Medicine (Baltimore). 2022 Mar 18;101(11). doi: 10.1097/MD.0000000000029069.
This study aimed to explore candidate genes and their potential interaction mechanism critical to the pathophysiology of Turner syndrome by using the Gene Expression Omnibus database.
GSE58435 data set was obtained by querying the Gene Expression Omnibus database. Differentially expressed genes (DEGs) were screened using R and subsequently annotated by Gene Ontology. Functional enrichment analysis was performed based on the Kyoto Encyclopedia of Genes and Genomes database for annotation, visualization, and integrated discovery. A protein-protein interaction network of different genes was constructed based on the STRING database, in which hub genes were explored through Cytoscape software. The expression of the hub genes was verified by analyzing the gene expression in the GSE46687 data set.
A total of 733 differential genes were identified. These differentially expressed genes were significantly enriched in nucleoplasm and nucleus. Their molecular function was concentrated on DNA binding and transcription, coronary artery, and adipose tissue development. According to the annotation of Kyoto Encyclopedia of Genes and Genomes, the identified DEGs were mainly enriched in inflammatory mediator regulation of TRP channels, osteoclast differentiation. A total of 10 hub genes (HIST1H2BA, TRIM71, HIST1H2BB, HIST1H4D, TNF, TP53BP1, CDCA8, EGF, HMG20B, and BCL9) were identified from the constructed protein-protein interaction network. These genes were discovered to be highly expressed in osteoclasts, ovaries, digestive tract, blood, and lymphatic tissues through the online application of human protein atlas.

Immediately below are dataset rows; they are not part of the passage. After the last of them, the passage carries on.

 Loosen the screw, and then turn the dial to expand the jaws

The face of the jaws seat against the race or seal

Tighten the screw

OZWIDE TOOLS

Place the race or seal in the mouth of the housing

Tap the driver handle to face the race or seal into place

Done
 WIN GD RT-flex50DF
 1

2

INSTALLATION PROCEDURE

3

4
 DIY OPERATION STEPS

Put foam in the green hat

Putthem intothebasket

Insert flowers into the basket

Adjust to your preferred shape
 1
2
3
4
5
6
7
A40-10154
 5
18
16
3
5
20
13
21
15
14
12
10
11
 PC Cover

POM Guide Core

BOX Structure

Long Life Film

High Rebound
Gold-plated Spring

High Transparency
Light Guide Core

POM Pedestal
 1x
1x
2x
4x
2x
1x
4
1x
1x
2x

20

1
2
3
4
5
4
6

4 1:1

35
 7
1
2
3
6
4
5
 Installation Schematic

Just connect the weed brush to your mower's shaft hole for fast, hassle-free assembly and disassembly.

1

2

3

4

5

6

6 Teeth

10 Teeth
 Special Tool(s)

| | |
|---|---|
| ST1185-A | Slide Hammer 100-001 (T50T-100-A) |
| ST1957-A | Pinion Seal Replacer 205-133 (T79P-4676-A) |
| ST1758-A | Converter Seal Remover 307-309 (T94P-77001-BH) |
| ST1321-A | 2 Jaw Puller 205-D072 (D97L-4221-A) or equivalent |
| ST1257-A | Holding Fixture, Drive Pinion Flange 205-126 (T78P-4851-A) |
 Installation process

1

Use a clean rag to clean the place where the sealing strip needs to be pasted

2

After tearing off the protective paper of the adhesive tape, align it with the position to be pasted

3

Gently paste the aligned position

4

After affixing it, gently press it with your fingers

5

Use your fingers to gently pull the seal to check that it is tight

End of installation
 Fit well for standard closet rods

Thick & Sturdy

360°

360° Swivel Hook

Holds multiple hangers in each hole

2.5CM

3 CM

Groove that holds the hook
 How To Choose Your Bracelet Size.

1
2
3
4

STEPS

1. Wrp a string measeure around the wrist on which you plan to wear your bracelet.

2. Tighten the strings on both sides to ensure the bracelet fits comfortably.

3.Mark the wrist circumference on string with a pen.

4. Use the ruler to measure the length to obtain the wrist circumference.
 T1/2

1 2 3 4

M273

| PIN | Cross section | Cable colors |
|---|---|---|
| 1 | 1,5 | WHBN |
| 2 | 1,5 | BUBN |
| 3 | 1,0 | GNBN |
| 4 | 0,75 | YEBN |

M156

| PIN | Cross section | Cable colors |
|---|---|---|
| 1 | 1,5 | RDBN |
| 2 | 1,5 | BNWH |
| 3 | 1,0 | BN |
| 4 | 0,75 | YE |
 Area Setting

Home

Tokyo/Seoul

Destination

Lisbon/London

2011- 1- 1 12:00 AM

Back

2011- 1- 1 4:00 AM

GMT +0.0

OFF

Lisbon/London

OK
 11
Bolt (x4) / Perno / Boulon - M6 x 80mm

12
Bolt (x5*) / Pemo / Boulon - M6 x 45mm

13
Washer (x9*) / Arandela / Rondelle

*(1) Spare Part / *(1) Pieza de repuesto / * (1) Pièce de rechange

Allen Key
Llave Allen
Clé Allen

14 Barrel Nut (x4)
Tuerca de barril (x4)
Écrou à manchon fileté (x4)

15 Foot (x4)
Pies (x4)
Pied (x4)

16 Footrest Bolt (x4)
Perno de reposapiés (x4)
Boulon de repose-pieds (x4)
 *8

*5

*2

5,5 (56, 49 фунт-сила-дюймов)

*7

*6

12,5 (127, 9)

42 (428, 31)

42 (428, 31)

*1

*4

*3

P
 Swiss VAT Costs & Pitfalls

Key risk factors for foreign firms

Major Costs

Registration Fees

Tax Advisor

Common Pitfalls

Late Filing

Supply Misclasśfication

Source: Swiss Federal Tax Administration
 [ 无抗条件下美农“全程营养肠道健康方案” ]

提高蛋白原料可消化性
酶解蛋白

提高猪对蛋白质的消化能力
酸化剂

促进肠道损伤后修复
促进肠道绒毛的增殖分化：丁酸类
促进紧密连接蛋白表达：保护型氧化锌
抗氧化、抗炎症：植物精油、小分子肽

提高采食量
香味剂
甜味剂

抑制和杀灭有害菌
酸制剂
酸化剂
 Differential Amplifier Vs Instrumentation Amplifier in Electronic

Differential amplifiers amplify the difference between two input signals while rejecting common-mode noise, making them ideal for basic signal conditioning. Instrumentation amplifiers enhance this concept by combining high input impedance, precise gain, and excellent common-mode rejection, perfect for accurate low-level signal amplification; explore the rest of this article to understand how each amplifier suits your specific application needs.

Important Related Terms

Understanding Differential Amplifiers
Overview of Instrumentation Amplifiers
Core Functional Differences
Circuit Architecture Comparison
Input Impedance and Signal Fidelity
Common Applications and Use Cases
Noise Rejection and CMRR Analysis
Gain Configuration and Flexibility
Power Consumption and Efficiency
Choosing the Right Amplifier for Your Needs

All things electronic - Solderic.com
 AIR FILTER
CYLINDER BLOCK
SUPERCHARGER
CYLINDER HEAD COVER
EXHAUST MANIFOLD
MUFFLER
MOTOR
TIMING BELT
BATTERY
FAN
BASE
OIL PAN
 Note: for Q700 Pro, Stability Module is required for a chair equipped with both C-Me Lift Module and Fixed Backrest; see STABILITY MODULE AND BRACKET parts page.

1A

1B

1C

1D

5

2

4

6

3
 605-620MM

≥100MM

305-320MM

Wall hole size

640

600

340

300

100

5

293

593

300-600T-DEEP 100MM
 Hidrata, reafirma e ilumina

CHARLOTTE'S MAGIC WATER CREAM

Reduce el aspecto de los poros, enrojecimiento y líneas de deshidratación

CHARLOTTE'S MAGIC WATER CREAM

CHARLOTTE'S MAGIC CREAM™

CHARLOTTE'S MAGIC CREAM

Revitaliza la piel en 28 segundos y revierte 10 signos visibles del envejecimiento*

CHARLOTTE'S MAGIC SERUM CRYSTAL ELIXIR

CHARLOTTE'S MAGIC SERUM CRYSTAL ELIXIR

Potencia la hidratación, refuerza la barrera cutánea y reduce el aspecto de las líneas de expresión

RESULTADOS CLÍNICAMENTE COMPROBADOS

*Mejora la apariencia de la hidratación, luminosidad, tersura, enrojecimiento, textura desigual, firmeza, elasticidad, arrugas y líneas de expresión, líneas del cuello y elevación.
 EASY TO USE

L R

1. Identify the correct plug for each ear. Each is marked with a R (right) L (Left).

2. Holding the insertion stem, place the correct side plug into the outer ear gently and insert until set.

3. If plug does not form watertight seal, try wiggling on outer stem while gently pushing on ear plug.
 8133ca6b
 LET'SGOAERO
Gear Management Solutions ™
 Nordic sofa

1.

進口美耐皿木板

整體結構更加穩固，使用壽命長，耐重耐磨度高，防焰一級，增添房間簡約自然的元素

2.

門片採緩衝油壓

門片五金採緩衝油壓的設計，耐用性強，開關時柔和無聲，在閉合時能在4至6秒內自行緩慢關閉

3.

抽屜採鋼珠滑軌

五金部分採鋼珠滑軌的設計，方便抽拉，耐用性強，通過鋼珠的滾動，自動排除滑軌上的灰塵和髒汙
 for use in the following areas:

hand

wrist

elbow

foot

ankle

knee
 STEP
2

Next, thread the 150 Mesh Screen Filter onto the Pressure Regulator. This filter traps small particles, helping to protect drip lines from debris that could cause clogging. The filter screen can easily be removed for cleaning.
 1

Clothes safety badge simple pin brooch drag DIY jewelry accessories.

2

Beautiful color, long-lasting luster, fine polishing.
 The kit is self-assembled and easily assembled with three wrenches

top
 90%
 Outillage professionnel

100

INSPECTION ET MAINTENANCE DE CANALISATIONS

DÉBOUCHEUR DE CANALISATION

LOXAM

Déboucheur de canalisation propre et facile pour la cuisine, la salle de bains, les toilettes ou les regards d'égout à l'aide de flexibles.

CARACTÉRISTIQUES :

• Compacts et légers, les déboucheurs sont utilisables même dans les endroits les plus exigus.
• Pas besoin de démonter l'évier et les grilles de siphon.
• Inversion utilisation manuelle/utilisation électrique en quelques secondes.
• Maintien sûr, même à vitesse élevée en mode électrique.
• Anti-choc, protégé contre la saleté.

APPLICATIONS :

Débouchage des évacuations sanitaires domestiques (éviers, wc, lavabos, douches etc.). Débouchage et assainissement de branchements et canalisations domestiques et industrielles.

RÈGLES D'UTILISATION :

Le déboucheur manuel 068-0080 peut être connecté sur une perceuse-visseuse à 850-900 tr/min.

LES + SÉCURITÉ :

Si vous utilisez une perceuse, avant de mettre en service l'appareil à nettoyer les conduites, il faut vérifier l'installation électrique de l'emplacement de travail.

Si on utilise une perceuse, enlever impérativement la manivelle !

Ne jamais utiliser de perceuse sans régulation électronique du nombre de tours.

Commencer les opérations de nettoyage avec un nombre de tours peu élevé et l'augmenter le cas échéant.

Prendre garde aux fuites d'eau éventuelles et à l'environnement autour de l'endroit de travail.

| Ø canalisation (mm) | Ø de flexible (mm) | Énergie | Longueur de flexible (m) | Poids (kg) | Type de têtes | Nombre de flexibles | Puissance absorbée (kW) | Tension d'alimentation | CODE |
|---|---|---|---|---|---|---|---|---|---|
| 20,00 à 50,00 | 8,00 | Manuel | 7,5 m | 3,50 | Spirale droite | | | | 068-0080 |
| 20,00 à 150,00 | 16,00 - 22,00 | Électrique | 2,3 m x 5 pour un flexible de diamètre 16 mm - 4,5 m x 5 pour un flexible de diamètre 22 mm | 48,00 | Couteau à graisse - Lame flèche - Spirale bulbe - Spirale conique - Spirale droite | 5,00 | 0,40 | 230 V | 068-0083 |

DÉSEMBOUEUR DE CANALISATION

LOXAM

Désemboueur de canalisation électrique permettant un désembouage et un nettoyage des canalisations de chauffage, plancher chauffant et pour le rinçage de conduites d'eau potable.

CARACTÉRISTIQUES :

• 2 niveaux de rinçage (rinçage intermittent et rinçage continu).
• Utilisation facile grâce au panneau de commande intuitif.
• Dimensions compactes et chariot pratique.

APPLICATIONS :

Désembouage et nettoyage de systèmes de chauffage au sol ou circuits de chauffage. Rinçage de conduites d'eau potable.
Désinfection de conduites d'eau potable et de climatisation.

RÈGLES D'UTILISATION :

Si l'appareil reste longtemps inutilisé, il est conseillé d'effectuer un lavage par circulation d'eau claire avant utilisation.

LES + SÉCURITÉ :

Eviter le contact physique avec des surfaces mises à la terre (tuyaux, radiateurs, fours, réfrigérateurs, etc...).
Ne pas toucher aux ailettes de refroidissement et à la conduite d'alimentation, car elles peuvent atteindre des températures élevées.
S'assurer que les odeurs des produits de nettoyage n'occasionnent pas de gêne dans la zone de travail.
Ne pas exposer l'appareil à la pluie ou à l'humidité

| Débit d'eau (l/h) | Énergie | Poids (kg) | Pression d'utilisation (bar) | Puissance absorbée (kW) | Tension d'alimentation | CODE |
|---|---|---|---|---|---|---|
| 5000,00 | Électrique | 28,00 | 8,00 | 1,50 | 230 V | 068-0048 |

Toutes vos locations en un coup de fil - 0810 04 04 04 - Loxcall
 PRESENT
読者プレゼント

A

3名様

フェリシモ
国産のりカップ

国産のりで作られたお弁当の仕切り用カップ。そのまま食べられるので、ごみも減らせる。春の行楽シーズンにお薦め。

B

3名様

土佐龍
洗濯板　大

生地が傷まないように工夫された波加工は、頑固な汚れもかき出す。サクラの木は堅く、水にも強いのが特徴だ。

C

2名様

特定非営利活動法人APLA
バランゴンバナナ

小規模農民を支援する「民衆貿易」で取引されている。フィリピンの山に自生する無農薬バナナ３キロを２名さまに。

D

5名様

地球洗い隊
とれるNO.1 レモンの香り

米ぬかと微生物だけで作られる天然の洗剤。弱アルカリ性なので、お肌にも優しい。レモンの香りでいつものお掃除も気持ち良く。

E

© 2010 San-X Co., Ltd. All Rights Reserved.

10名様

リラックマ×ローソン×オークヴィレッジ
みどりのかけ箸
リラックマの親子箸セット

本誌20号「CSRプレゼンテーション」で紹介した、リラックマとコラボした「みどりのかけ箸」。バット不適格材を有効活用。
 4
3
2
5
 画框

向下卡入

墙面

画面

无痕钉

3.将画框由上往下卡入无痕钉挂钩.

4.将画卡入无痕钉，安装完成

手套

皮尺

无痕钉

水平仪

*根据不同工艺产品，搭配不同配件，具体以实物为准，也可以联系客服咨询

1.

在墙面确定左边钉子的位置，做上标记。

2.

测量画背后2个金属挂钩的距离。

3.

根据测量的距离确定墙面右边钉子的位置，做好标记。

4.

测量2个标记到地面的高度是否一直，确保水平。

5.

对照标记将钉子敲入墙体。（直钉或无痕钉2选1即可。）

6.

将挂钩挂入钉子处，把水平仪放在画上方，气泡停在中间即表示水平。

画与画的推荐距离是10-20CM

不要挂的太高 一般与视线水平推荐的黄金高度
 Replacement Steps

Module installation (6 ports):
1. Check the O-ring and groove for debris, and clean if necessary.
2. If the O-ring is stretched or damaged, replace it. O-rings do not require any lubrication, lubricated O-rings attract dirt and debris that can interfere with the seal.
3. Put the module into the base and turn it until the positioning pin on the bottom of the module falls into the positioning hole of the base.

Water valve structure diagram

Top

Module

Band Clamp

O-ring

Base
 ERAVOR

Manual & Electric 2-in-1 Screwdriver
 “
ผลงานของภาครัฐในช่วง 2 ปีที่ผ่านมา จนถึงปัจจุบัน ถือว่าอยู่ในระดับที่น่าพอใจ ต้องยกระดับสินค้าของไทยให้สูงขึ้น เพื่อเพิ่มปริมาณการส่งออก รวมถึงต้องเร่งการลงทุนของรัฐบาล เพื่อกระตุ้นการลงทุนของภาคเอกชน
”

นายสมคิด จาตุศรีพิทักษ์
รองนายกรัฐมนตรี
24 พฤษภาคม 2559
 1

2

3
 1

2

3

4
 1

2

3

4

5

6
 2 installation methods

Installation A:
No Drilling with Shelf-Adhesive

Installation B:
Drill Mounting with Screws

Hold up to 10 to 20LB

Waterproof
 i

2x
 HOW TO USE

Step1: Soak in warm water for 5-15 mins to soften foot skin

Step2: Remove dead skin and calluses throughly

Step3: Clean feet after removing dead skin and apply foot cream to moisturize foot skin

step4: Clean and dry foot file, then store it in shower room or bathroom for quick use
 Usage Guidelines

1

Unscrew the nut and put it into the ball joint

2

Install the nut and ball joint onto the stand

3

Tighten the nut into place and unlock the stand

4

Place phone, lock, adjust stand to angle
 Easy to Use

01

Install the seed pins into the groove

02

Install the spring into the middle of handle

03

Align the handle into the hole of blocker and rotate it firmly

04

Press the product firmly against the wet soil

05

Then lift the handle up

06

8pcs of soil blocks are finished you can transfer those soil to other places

In this study, 733 DEGs and 10 hub genes were identified. They would be new candidate targets in Turner syndrome.
本研究旨在通过使用基因表达综合数据库(Gene Expression Omnibus database),探索特纳综合征病理生理学的候选基因及其潜在的相互作用机制。
通过查询基因表达综合数据库(Gene Expression Omnibus database),获得 GSE58435 数据集。使用 R 筛选差异表达基因(Differentially expressed genes,DEGs),并进行基因本体论(Gene Ontology)注释。基于京都基因与基因组百科全书(Kyoto Encyclopedia of Genes and Genomes database)进行功能富集分析,用于注释、可视化和综合发现。基于 STRING 数据库构建不同基因的蛋白质-蛋白质相互作用网络,利用 Cytoscape 软件探索枢纽基因。通过分析 GSE46687 数据集的基因表达,验证枢纽基因的表达。
共鉴定出 733 个差异基因。这些差异表达基因在核质和核中显著富集。其分子功能主要集中在 DNA 结合和转录、冠状动脉和脂肪组织发育。根据京都基因与基因组百科全书的注释,鉴定出的差异基因主要富集在调节 TRP 通道的炎症介质、破骨细胞分化。从构建的蛋白质-蛋白质相互作用网络中鉴定出 10 个枢纽基因(HIST1H2BA、TRIM71、HIST1H2BB、HIST1H4D、TNF、TP53BP1、CDCA8、EGF、HMG20B 和 BCL9)。通过人类蛋白质图谱(human protein atlas)的在线应用,发现这些基因在破骨细胞、卵巢、消化道、血液和淋巴组织中高表达。
本研究鉴定出 733 个 DEG 和 10 个枢纽基因,它们可能成为特纳综合征的新候选靶点。